À l’écran, un premier môme, âgé de dix-sept ans. Pour « se défouler et calmer [ses] ardeurs » , il a brûlé une voiture. Le feu s’est propagé à d’autres véhicules. Arrestation. Comparution illico. Sanction : un centre de placement immédiat (CPI), pour mettre « un frein à cette escalade de violence » . Neuf mois. Un foyer d’accueil pour jeunes délinquants. Au programme, scolarité, psychologie, santé, projet d’avenir. Les éducateurs ont trois mois pour établir un bilan de la situation des mineurs. Les lieux ressemblent à une cocotte-minute. À l’intérieur, ça bouillonne. Accrocs, chaos et verbe haut. Le même môme sera ensuite envoyé dans un centre d’éducation renforcée (CER). On y compte un éducateur par mineur. D’un établissement à l’autre, ce sont là des structures qui répondent à l’ordonnance de 1945, qui impose un projet éducatif avant toute répression.

Autre cas, celui d’un adolescent qui traîne avec lui une vingtaine de délits (vols de voitures, de téléphones, dégradations diverses). Même passage au CER, et l’obstination d’une éducatrice qui « vise les tripes » du gamin pour mieux se faire entendre. Mais, au bout des récidives, c’est la maison d’arrêt. Car, contrairement aux idées reçues, la loi permet en effet d’incarcérer les mineurs. En 2005, 6 200 ont été condamnés à de la prison ferme.

### [Questions sur la géométrie des scènes]

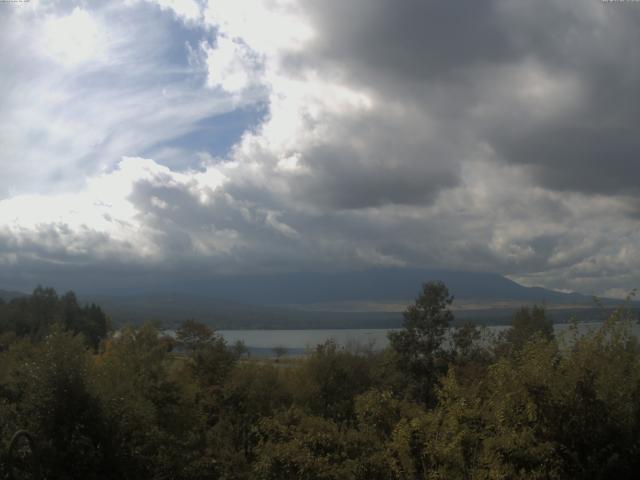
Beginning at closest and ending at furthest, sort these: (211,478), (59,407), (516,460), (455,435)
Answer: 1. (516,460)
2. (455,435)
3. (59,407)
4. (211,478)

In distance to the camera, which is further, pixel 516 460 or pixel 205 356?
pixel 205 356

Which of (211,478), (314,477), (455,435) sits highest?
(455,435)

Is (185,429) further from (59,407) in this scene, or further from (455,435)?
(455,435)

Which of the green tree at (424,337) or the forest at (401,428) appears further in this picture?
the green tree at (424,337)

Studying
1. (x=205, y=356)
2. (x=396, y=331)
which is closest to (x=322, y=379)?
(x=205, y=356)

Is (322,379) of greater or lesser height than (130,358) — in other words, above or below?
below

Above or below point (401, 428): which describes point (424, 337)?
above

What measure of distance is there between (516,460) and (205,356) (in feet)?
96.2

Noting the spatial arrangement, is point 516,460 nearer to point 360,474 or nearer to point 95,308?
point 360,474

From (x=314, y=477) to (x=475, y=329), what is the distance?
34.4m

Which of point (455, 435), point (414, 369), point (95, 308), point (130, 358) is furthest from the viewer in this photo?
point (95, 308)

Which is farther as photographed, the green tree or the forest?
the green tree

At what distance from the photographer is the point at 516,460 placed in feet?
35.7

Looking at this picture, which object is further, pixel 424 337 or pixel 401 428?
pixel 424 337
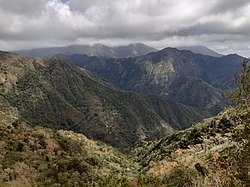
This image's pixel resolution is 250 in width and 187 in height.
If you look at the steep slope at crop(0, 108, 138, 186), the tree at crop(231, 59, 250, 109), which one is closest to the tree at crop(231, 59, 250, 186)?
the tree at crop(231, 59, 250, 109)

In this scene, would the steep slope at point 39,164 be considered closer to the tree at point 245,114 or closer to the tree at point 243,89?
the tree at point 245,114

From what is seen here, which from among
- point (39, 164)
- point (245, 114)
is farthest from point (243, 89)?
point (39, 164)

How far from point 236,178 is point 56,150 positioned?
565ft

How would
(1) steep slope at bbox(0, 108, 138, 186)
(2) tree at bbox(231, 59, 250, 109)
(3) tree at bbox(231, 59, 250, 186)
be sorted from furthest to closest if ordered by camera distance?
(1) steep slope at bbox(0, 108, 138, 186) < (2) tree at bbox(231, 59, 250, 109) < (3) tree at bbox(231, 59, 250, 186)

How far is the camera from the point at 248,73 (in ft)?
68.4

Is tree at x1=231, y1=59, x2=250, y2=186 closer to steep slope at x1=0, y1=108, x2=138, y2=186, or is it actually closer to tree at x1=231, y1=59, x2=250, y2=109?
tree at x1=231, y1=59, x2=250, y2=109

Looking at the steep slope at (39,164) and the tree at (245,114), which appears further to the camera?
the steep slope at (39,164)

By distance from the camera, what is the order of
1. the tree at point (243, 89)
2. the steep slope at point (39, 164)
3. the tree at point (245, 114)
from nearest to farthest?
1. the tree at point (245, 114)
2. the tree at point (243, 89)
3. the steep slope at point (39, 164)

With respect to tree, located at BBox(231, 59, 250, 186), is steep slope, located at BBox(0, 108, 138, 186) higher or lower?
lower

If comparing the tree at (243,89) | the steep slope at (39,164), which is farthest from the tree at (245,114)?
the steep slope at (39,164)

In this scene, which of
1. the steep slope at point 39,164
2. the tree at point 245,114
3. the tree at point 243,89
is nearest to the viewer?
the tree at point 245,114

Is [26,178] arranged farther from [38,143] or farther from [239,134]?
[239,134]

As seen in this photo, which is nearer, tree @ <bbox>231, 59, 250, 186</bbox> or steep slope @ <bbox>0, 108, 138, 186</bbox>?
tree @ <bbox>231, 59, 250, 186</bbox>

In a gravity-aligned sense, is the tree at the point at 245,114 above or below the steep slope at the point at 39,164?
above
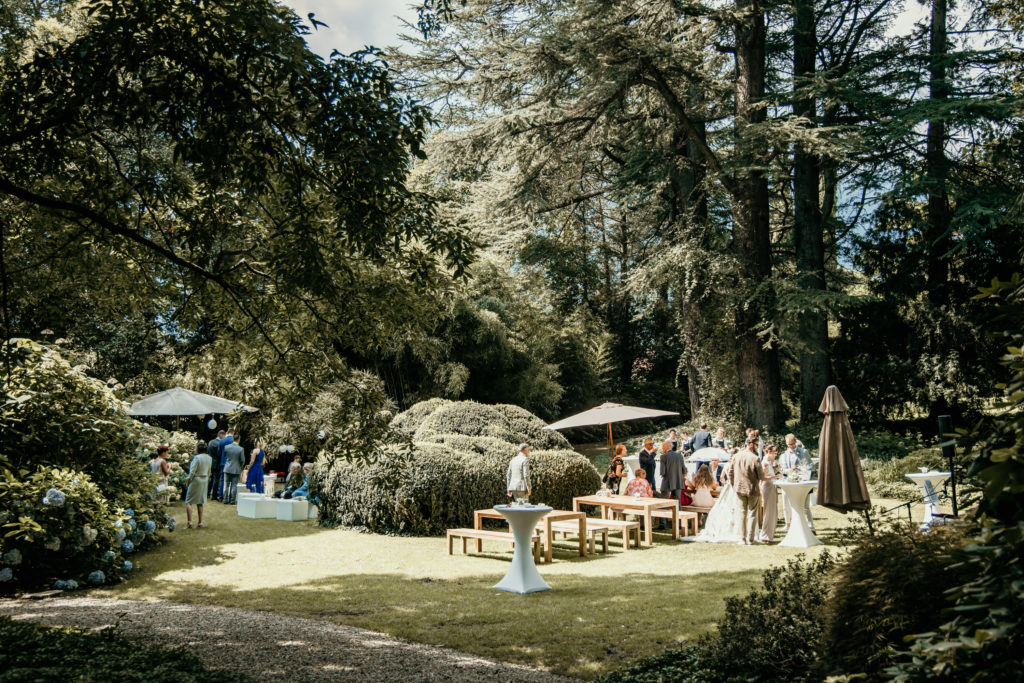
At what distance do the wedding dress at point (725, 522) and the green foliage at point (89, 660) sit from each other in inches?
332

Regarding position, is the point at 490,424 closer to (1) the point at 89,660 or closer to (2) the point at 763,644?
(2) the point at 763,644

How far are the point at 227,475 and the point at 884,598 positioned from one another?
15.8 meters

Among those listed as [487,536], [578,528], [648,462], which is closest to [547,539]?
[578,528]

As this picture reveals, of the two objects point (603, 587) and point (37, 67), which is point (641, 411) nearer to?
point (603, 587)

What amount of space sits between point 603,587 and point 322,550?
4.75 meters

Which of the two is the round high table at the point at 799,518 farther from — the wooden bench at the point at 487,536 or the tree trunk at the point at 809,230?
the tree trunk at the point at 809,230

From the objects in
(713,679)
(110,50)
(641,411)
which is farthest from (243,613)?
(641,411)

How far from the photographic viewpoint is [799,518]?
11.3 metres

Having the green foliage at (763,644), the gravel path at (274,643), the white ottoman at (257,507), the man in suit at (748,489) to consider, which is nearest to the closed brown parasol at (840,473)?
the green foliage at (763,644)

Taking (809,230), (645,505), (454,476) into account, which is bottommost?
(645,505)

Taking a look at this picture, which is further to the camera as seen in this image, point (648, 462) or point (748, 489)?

### [Défis]
1 – Selon le texte, combien de mineurs ont été condamnés à de la prison ferme en 2005 ?
2 – Transcrivez le passage du texte allant de « Autre cas, celui » jusqu'à « la prison ferme. ».
Ce matériel n'a aucun lien avec le texte.

### [Réponses par exercice]
1 – 6 200 mineurs.

2 –
Autre cas, celui d’un adolescent qui traîne avec lui une vingtaine de délits (vols de voitures, de téléphones, dégradations diverses). Même passage au CER, et l’obstination d’une éducatrice qui « vise les tripes » du gamin pour mieux se faire entendre. Mais, au bout des récidives, c’est la maison d’arrêt. Car, contrairement aux idées reçues, la loi permet en effet d’incarcérer les mineurs. En 2005, 6 200 ont été condamnés à de la prison ferme.